(Scene question data)
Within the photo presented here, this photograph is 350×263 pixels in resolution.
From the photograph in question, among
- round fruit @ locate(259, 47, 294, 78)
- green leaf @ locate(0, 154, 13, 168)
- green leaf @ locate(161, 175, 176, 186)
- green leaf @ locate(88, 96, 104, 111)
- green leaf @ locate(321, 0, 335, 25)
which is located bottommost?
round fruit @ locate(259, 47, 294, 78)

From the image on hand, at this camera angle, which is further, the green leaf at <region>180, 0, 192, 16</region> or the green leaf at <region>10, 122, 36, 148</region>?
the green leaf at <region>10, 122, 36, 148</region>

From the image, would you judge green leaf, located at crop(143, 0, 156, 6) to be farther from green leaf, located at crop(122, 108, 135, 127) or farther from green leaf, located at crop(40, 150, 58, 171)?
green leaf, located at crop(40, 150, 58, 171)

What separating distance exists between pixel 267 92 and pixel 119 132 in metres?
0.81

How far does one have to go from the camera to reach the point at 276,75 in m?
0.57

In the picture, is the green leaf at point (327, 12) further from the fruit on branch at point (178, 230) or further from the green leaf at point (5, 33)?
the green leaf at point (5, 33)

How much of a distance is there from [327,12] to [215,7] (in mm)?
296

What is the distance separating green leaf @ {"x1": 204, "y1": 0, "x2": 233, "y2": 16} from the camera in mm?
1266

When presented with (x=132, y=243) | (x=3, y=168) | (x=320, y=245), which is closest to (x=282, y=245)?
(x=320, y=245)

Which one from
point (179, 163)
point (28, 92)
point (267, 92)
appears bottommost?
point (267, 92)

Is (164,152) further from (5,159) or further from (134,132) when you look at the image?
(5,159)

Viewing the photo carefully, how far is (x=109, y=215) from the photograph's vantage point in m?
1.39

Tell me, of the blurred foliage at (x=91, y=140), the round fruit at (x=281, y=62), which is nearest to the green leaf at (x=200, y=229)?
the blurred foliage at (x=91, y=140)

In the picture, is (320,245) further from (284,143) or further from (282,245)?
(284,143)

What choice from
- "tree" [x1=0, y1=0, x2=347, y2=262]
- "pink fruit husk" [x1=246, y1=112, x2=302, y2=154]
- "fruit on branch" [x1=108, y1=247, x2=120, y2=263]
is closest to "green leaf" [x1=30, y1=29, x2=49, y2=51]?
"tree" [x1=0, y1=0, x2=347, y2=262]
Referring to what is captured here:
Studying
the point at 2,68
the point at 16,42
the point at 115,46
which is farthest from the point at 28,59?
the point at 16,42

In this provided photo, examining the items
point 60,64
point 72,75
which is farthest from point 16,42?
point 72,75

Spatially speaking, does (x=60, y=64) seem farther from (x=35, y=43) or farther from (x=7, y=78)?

# WHAT IS BEING ASKED
Copy out all of the data above, keeping every line the same as it is shown.

# REPLY TO THE TASK
Within the photo presented here, this photograph is 350×263 pixels in resolution.
From the photograph in question, among
- round fruit @ locate(259, 47, 294, 78)
- green leaf @ locate(0, 154, 13, 168)
- green leaf @ locate(161, 175, 176, 186)
- green leaf @ locate(88, 96, 104, 111)
- green leaf @ locate(321, 0, 335, 25)
which is located bottommost?
round fruit @ locate(259, 47, 294, 78)

From the image on hand, at this camera angle, which is further, the green leaf at <region>180, 0, 192, 16</region> or the green leaf at <region>10, 122, 36, 148</region>?
the green leaf at <region>10, 122, 36, 148</region>

From the image, would you judge green leaf, located at crop(143, 0, 156, 6) to be farther from green leaf, located at crop(122, 108, 135, 127) or farther from green leaf, located at crop(40, 150, 58, 171)?
green leaf, located at crop(40, 150, 58, 171)

What separating distance exists between pixel 267 92 and pixel 119 132 in metres?
0.81

How far does one have to go from the camera to reach the point at 276,75 in m?
0.57

In the picture, is the green leaf at point (327, 12) further from the fruit on branch at point (178, 230) or further from the green leaf at point (5, 33)?
the green leaf at point (5, 33)

How much of a distance is there from [327,12] to [215,7] (in mm)?
296

What is the distance separating green leaf @ {"x1": 204, "y1": 0, "x2": 233, "y2": 16} from the camera in mm?
1266

When presented with (x=132, y=243) | (x=3, y=168) | (x=320, y=245), which is closest to (x=282, y=245)?
(x=320, y=245)

Which one from
point (179, 163)
point (28, 92)
point (267, 92)
appears bottommost?
point (267, 92)

Is (164,152) further from (5,159) or further from (134,132) when you look at the image?
(5,159)

Viewing the photo carefully, how far is (x=109, y=215) from the photograph's vantage point in m?
1.39

Tell me, of the blurred foliage at (x=91, y=140), the round fruit at (x=281, y=62), which is nearest to the green leaf at (x=200, y=229)?
the blurred foliage at (x=91, y=140)

In the picture, is (320,245) further from (284,143) or further from (282,245)?
(284,143)

What choice from
- "tree" [x1=0, y1=0, x2=347, y2=262]
- "pink fruit husk" [x1=246, y1=112, x2=302, y2=154]
- "fruit on branch" [x1=108, y1=247, x2=120, y2=263]
is closest to "green leaf" [x1=30, y1=29, x2=49, y2=51]?
"tree" [x1=0, y1=0, x2=347, y2=262]
Referring to what is captured here:
Studying
the point at 2,68
the point at 16,42
the point at 115,46
which is farthest from the point at 28,59?
the point at 16,42

In this provided photo, examining the items
point 60,64
point 72,75
which is farthest from point 16,42?
point 72,75

Spatially speaking, does (x=60, y=64) seem farther from (x=35, y=43) or farther from (x=7, y=78)?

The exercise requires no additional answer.